Et ça marche. Plusieurs pépites locales participent aujourd'hui à la renommée de la région, Qowisio en tête, et les structures d'accompagnement externes commencent à s'implanter sur le territoire, à l'image du Village By CA qui annonçait en juillet dernier son arrivée dans la région, appelant les jeunes pousses locales à le rejoindre. NUMA, de son côté, lance NUMA Angers IoT, un accélérateur dédié aux startups des objets connectés.
Pour vivre heureux, vivons cachés ?
Mais alors pourquoi Angers ne rayonne pour le moment pas autant que Nantes, sa voisine, ville-modèle du numérique et des startups ? Outre la différence de taille entre les deux villes, Angers n’a, depuis 15 ans, mené aucune stratégie de communication dédiée à attirer de nouveaux talents en son sein. Au contraire. "Mes prédécesseurs assumaient, même médiatiquement, le fait qu’il fallait vivre cachés pour vivre heureux", explique Christophe Béchu. La population angevine, qui évolue dans l’une des premières villes française ou il fait bon vivre, peine à prendre conscience des richesses de leur environnement : "on y est tellement bien que les gens ne vont pas voir ailleurs ce qu’il se passe. Il y a un vrai déficit de fierté locale et pour convaincre les gens d’être des ambassadeurs, ça n'est pas simple", précise le maire.
Pourtant, les responsables de la French Tech Angers s'accordent à dire que ce qui est bon pour Nantes l’est aussi pour Angers, et ce qui est bon pour Angers le sera demain pour Nantes. En somme : le sujet n’est pas Nantes contre Angers, mais bien de quelle manière convaincre les investisseurs étrangers d'investir en France plutôt qu'autre part. "On a tout intérêt à ce que notre écosystème global se développe", insiste Michel Perrinet. Et pour que ce dernier puisse rayonner, c'est aux villes, et surtout à leurs acteurs, de s'investir.
"On a un défaut de taille qui est un avantage. On a une taille où l'on peut encore à peu près tout suivre : on est suffisamment grand pour relever de belles problématiques, pour intéresser potentiellement des groupes, et suffisamment petit pour mettre tout le monde autour de la table et prendre des décisions rapidement", explique Christophe Béchu.
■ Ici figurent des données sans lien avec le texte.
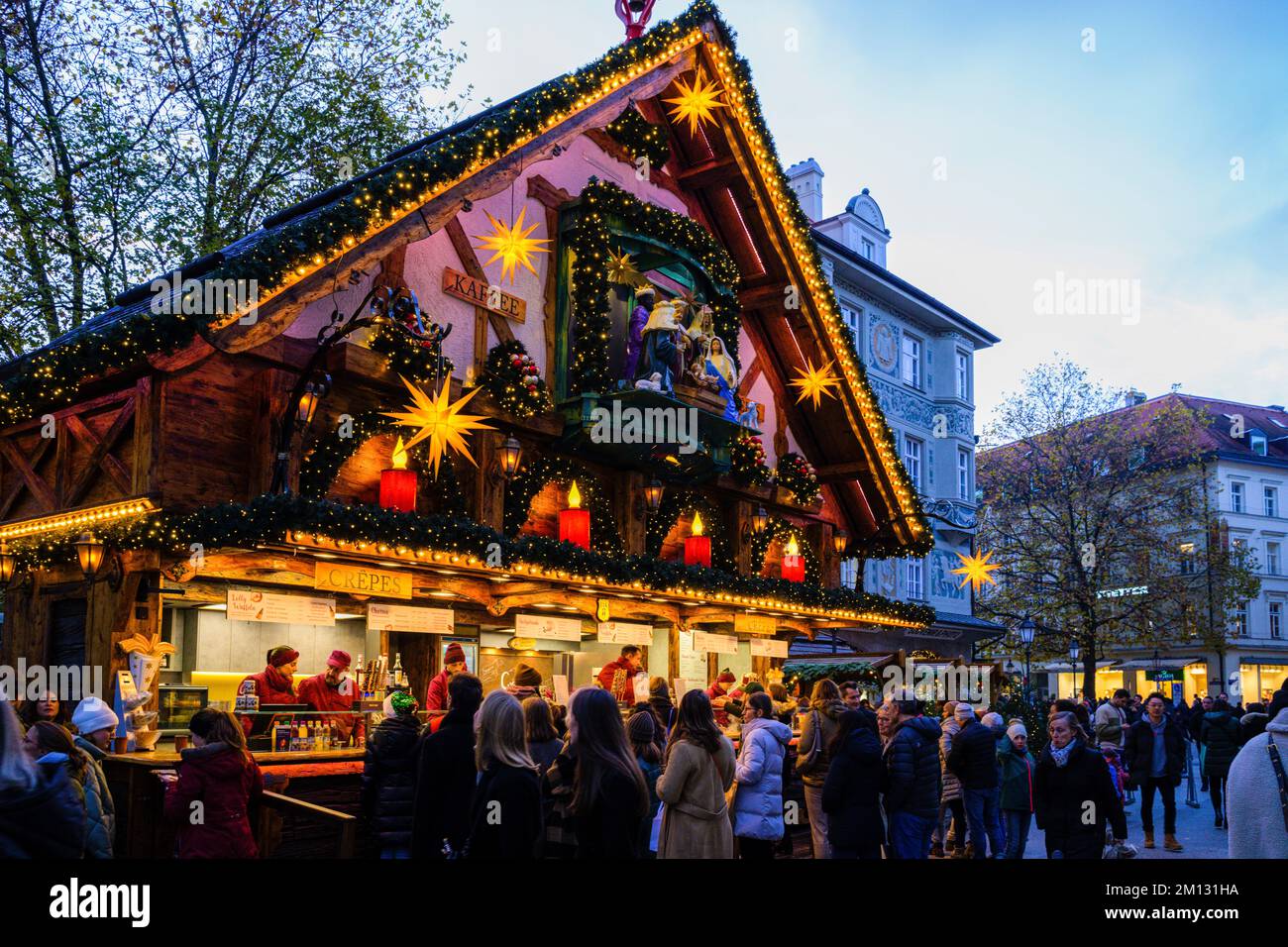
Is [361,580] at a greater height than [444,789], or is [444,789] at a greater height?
[361,580]

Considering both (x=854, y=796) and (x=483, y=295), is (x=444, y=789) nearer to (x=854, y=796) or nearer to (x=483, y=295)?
(x=854, y=796)

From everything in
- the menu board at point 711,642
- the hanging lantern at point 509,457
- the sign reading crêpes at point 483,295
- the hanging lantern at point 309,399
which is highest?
the sign reading crêpes at point 483,295

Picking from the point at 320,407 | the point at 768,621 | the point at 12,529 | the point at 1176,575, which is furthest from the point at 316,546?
the point at 1176,575

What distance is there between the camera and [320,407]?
448 inches

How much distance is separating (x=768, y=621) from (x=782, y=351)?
407 centimetres

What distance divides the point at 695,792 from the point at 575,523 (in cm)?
712

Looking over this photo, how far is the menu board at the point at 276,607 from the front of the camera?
10.1m

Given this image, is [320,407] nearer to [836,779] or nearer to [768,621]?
[836,779]

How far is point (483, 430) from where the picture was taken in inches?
508

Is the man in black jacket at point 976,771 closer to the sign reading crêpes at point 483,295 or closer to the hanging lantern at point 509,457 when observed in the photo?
the hanging lantern at point 509,457

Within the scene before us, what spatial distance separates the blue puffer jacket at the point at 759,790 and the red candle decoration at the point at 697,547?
751 centimetres

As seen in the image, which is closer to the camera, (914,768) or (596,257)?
(914,768)

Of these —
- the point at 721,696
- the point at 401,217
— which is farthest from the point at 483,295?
the point at 721,696

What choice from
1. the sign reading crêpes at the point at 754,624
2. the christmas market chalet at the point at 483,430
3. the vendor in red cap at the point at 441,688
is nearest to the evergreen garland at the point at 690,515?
the christmas market chalet at the point at 483,430
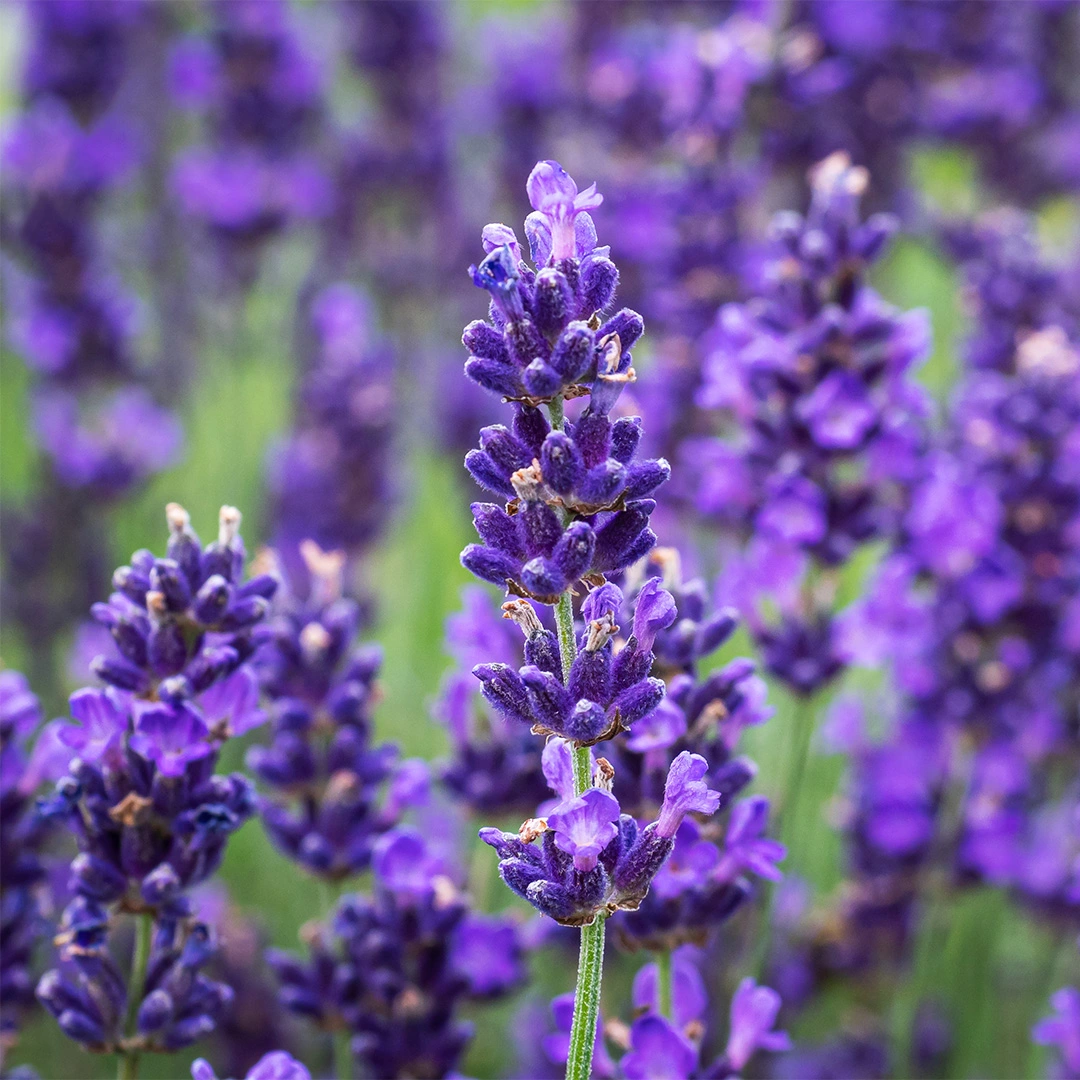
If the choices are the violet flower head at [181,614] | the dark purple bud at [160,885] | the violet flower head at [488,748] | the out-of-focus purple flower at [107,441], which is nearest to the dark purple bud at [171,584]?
the violet flower head at [181,614]

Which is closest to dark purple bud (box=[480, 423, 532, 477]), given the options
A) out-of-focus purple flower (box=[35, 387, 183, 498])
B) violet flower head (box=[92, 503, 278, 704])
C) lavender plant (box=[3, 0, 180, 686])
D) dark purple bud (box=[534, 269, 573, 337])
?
dark purple bud (box=[534, 269, 573, 337])

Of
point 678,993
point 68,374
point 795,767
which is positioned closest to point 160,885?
point 678,993

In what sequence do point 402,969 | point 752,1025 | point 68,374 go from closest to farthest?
point 752,1025 → point 402,969 → point 68,374

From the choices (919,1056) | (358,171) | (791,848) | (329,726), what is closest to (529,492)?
(329,726)

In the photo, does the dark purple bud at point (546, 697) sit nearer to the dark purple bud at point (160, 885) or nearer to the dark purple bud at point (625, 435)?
the dark purple bud at point (625, 435)

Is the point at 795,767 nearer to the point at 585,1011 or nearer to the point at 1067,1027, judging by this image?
the point at 1067,1027

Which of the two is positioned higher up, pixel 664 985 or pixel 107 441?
pixel 107 441

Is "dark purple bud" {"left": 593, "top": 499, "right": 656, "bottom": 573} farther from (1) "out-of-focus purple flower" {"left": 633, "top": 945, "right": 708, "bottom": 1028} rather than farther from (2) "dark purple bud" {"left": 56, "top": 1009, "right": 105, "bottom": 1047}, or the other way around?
(2) "dark purple bud" {"left": 56, "top": 1009, "right": 105, "bottom": 1047}

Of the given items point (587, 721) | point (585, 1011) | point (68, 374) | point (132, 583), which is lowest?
point (585, 1011)
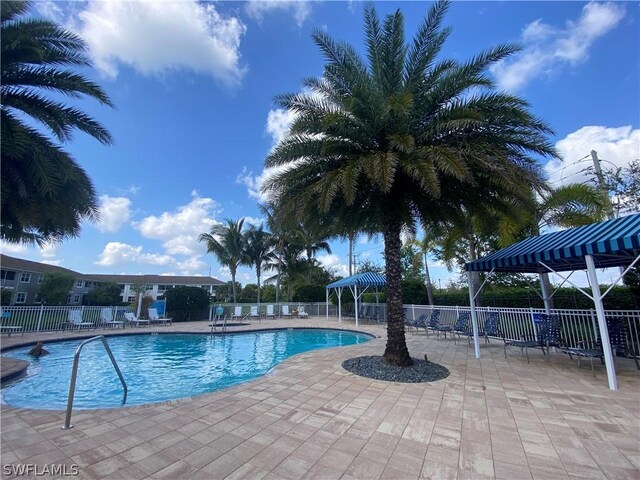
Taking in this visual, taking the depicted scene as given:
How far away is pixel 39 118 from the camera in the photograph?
6191 millimetres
Si l'objectif des pouvoirs publics ces prochaines années sera bien de valoriser leur écosystème dans le monde entier, comme l'a rappelé le premier ministre Edouard Philippe ce vendredi au WEF, Angers a toutes les cartes en main pour faire rayonner son propre territoire, en accélérant avant tout dans l'accueil et la création d'entreprises. "En braquant les projecteurs sur Angers, on est en train de montrer qu’il s’y passe des choses, et ça relance tout un écosystème", conclut le maire.